Enbridge Energy Partners LP (EEP) said Tuesday that for at least the next three years, it plans to rely on rail facilities to transport crude oil from the Bakken Shale and Three Forks formations while it launches long-term plans to expand pipelines in the region.

Stephen Wuori, Enbridge Inc.’s president for liquid pipelines, told financial analysts during a conference call that the use of rail is a short-term fix for easing a bottleneck along its mainline between Berthold, ND, and Clearbrook, MN.

“We saw an opportunity to offer shippers the ability to get on our system, move as far as Berthold and then move off onto the rail,” Wuori said. He added that the rail alternative would “probably [be done] for an interim period, maybe as long as three years, while we prepare for our next phase of expansion in pipe.

“The intent is [to provide] a bridging solution to make sure the volumes flow [and] access the pipe capacity that we have, then get onto the rail where don’t have the pipe capacity for the time that bottleneck continues. It plays a vital function.”

Last December EEP said it would invest $145 million to build crude oil storage tanks, a double-loop unit-train and other facilities at Berthold, eventually staging three unit-trains there at a time. In July an initial start-up phase of 10,000 b/d of export capacity is expected, which would ramp up by early 2013 to a full export capacity of 80,000 b/d.

EEP plans to have the Berthold rail facility completed before the Bakken Expansion Program is completed. That $560 million project — a collaboration between EEP’s Enbridge North Dakota System and Enbridge Income Holdings Inc.’s (EIF) Enbridge Saskatchewan System — is expected to add 145,000 b/d of takeaway capacity (see Shale Daily, Feb. 15, 2011).

“It’s an interesting world with everything that’s moving with rail, and now you’re seeing rail car companies demanding long-term contracts to secure new rail cars,” Wuori said. “But our view is that long-term, long-distance, long-haul pipe is the way to go, and that’s what we’ll be focused on in our next expansion — getting more capacity from North Dakota over to our mainline system, where it can get to the markets.”

Although conceding that rail is generally more expensive than pipe for shippers, Wuori said EEP is “not involved in the railing operation beyond the loading facility. Our advantage will come from the utilization of the North Dakota pipeline system up to Berthold, and then the fees that we will charge for the loading of the rail cars at this new facility.”

He added that some shippers may ultimately decide to stick with rail transport because it goes to places where pipelines don’t go, and used St. James, LA, as an example.

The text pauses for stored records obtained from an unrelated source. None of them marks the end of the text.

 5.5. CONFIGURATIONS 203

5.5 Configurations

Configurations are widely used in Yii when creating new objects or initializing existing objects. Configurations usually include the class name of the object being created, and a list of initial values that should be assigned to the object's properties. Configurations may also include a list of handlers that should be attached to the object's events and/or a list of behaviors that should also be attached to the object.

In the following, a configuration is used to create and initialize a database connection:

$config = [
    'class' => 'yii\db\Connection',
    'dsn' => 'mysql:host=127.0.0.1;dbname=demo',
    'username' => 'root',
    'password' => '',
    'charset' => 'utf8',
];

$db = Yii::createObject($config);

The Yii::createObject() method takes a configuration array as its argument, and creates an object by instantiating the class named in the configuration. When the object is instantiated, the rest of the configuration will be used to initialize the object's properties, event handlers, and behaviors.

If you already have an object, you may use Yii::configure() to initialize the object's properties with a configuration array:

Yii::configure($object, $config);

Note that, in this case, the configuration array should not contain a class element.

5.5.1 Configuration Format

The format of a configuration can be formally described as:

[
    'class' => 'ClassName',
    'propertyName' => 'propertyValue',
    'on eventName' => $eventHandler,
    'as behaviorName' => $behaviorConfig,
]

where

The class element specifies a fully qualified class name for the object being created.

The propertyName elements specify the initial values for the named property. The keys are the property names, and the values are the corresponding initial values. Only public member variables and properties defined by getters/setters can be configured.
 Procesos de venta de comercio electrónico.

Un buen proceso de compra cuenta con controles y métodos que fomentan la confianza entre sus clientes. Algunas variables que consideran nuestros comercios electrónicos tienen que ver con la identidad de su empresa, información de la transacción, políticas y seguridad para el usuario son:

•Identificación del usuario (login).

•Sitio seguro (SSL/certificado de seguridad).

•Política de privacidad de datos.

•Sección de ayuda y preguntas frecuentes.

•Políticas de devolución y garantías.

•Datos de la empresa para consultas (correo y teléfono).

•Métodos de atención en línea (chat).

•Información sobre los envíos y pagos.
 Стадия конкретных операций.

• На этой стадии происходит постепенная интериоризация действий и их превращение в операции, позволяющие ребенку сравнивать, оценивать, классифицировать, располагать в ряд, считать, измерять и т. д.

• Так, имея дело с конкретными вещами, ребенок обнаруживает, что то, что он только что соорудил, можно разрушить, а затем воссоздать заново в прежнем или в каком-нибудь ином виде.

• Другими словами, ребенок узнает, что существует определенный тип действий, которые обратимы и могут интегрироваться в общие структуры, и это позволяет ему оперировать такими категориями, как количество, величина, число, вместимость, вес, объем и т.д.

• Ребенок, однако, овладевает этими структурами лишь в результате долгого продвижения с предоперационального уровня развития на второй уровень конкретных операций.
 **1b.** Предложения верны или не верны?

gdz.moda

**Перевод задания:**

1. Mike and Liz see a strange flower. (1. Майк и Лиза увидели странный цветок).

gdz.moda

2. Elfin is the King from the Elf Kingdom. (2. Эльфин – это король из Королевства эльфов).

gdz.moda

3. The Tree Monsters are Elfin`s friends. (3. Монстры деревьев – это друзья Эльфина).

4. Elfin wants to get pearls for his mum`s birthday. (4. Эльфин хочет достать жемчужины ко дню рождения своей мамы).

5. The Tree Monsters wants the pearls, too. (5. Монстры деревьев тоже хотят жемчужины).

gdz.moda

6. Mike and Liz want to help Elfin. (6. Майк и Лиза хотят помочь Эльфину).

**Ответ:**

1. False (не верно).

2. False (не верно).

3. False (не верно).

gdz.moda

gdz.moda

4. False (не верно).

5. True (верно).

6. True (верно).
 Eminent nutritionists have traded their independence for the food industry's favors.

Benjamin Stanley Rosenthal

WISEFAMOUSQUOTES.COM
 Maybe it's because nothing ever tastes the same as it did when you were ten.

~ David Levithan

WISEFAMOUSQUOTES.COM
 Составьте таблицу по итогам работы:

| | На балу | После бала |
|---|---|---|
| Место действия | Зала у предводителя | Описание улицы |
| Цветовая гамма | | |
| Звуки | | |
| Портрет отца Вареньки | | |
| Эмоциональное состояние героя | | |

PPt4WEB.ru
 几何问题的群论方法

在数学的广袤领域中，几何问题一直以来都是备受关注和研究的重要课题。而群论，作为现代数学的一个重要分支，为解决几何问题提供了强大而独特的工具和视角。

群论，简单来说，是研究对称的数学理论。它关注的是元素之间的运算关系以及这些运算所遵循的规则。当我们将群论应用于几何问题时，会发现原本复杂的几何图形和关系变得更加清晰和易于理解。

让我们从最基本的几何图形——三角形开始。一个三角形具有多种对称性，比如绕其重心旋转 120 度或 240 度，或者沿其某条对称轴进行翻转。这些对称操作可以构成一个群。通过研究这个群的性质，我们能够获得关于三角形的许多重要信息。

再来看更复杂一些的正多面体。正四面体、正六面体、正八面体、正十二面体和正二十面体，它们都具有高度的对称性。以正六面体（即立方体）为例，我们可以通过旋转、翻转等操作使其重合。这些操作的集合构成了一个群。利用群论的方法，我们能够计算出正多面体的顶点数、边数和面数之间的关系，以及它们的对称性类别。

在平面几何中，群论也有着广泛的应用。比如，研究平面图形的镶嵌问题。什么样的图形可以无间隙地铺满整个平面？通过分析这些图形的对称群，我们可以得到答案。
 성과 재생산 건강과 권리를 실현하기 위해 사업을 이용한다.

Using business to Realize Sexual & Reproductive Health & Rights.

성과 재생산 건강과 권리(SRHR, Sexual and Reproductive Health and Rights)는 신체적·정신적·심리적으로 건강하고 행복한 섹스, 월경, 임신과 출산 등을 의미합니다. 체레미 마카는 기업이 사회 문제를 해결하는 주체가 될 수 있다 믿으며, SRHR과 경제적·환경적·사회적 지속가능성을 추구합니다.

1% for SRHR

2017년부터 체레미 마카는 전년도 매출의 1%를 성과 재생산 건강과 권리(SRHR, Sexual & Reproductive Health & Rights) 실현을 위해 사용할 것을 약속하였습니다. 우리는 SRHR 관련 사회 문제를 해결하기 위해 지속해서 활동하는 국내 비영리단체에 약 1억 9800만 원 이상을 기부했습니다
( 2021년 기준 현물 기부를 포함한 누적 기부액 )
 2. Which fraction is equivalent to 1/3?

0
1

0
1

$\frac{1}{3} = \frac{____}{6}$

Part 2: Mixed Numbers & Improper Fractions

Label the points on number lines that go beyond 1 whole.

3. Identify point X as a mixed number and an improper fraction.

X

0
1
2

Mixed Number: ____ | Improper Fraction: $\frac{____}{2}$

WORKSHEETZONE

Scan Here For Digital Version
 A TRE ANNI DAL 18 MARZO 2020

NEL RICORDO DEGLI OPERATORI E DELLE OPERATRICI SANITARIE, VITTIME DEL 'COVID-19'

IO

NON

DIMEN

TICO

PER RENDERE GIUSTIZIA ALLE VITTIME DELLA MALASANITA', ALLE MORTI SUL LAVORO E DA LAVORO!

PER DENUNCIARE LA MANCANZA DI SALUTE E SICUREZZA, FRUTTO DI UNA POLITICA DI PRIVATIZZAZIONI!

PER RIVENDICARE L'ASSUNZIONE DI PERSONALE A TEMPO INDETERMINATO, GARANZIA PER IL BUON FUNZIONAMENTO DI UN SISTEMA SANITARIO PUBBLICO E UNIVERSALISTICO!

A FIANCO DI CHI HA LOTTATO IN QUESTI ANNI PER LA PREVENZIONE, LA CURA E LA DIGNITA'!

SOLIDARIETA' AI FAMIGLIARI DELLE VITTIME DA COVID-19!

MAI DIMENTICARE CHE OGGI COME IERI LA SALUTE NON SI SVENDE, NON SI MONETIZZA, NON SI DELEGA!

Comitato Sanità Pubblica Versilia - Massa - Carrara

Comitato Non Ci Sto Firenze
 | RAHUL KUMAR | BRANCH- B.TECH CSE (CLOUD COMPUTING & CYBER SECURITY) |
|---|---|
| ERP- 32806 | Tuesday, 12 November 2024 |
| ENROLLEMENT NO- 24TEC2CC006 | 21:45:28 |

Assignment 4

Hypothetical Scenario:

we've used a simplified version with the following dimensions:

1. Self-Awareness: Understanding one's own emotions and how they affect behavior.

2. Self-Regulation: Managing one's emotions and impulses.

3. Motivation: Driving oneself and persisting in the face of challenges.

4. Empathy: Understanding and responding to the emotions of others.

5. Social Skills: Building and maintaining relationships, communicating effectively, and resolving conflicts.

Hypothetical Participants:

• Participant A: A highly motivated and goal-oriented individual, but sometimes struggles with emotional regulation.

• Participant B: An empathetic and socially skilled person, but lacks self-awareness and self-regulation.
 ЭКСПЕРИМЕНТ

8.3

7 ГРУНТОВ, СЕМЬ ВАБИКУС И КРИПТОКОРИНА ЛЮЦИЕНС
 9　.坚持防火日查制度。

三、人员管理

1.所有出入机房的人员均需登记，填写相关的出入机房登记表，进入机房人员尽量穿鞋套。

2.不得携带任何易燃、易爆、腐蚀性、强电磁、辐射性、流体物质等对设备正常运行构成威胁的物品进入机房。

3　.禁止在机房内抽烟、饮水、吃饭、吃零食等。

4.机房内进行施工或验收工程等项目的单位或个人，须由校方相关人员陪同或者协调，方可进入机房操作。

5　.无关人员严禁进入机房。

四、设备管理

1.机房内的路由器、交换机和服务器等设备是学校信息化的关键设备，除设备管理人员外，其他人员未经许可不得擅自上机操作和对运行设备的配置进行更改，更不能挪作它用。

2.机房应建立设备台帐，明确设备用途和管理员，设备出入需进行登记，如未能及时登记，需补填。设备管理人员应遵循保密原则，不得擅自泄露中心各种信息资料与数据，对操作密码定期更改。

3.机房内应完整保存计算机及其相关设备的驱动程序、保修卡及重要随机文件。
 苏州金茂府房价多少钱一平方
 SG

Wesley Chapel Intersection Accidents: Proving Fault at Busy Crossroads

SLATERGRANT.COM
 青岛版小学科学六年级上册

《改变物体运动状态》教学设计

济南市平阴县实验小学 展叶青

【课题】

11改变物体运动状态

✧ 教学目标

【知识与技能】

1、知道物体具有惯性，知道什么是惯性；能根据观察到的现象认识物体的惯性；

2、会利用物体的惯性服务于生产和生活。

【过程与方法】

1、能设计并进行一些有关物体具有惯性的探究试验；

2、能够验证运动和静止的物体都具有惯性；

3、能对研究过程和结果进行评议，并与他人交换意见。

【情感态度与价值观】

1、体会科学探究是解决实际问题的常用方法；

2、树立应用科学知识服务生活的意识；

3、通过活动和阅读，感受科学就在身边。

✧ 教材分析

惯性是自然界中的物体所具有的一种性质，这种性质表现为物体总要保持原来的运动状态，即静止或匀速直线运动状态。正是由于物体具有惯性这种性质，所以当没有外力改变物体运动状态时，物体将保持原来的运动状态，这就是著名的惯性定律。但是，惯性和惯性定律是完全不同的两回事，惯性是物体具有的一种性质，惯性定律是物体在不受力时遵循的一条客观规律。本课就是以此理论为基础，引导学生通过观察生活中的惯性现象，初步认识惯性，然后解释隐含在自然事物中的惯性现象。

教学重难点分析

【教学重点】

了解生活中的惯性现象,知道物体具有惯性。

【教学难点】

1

“That’s an expensive movement, but to some shippers it’s a way of getting at a better pricing in the eastern Gulf market,” Wuori said.

Late last year Canadian regulators approved another project designed to relieve bottlenecks in the region. Enbridge Bakken Pipeline Co. Inc. plans to build a 77-mile, 16-inch diameter pipeline — also known as Bakken Pipeline Project Canada — from Steelman, SK, to Enbridge Pipeline Inc.’s Mainline in Cromer, MB (see Shale Daily, Dec. 27, 2011). Construction of the C$180 million project is scheduled to begin in 2Q2012 and be in service in early 2013.